● **Provided material**
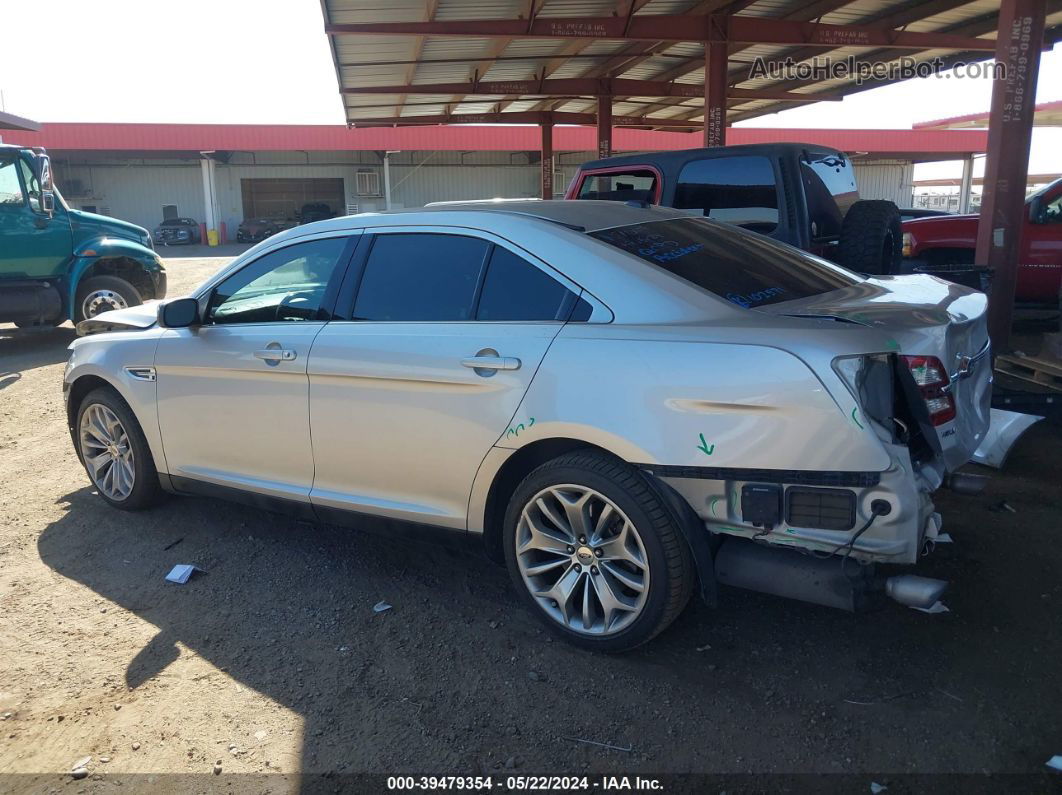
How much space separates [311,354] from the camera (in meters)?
3.82

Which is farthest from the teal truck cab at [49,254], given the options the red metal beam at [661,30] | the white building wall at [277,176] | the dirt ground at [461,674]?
the white building wall at [277,176]

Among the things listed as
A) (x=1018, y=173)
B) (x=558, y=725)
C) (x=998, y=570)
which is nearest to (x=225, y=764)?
(x=558, y=725)

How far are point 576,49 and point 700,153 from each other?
855cm

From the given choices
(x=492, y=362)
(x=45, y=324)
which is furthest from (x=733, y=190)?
(x=45, y=324)

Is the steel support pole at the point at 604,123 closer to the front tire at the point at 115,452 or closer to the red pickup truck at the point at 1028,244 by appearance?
the red pickup truck at the point at 1028,244

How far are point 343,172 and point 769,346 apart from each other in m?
42.1

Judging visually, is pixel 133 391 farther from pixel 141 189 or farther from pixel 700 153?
pixel 141 189

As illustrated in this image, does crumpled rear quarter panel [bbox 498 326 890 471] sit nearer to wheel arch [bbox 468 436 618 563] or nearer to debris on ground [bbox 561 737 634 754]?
wheel arch [bbox 468 436 618 563]

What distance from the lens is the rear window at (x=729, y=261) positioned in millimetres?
3271

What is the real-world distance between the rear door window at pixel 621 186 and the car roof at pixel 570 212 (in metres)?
3.24

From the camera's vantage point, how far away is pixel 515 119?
21.7 metres

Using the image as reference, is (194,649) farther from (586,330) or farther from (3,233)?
(3,233)

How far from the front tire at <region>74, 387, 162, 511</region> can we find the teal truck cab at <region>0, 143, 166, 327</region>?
20.9ft

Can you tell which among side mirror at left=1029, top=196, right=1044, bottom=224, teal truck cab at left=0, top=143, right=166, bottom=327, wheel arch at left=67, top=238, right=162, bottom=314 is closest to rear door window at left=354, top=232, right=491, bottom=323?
teal truck cab at left=0, top=143, right=166, bottom=327
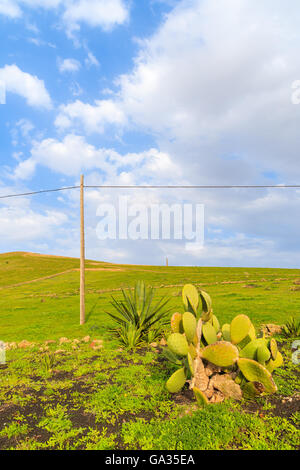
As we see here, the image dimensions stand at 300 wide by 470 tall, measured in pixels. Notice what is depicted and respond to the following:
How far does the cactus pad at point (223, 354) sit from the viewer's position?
478 centimetres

● **Work instructions**
Recast the lines from the first one through the one containing "21.7 metres", inclusive, as a JSON list of strings with one string per line. Skip blank lines and leave the pictures out.

● **Solution**
[
  "How much space separates [311,354] from the camera (in meters)?",
  "3.82",
  "Which is farthest from the teal truck cab at [49,254], given the options the red metal beam at [661,30] | the white building wall at [277,176] | the dirt ground at [461,674]?",
  "the white building wall at [277,176]",
  "Among the things listed as",
  "A) (x=1018, y=173)",
  "B) (x=558, y=725)",
  "C) (x=998, y=570)",
  "which is nearest to (x=225, y=764)?",
  "(x=558, y=725)",
  "How far are point 576,49 and point 700,153 from each other?",
  "855cm",
  "From the given choices",
  "(x=492, y=362)",
  "(x=45, y=324)",
  "which is furthest from (x=733, y=190)?",
  "(x=45, y=324)",
  "Is the steel support pole at the point at 604,123 closer to the front tire at the point at 115,452 or closer to the red pickup truck at the point at 1028,244 by appearance?",
  "the red pickup truck at the point at 1028,244",
  "How far are point 343,172 and point 769,346 apart from each other in m?",
  "42.1",
  "Judging visually, is pixel 133 391 farther from pixel 141 189 or farther from pixel 700 153?",
  "pixel 141 189",
  "As illustrated in this image, does crumpled rear quarter panel [bbox 498 326 890 471] sit nearer to wheel arch [bbox 468 436 618 563] or nearer to debris on ground [bbox 561 737 634 754]?",
  "wheel arch [bbox 468 436 618 563]",
  "What distance from the lens is the rear window at (x=729, y=261) positioned in millimetres?",
  "3271",
  "What is the real-world distance between the rear door window at pixel 621 186 and the car roof at pixel 570 212 (in metres)?",
  "3.24",
  "From the camera's vantage point, how far away is pixel 515 119?",
  "21.7 metres"
]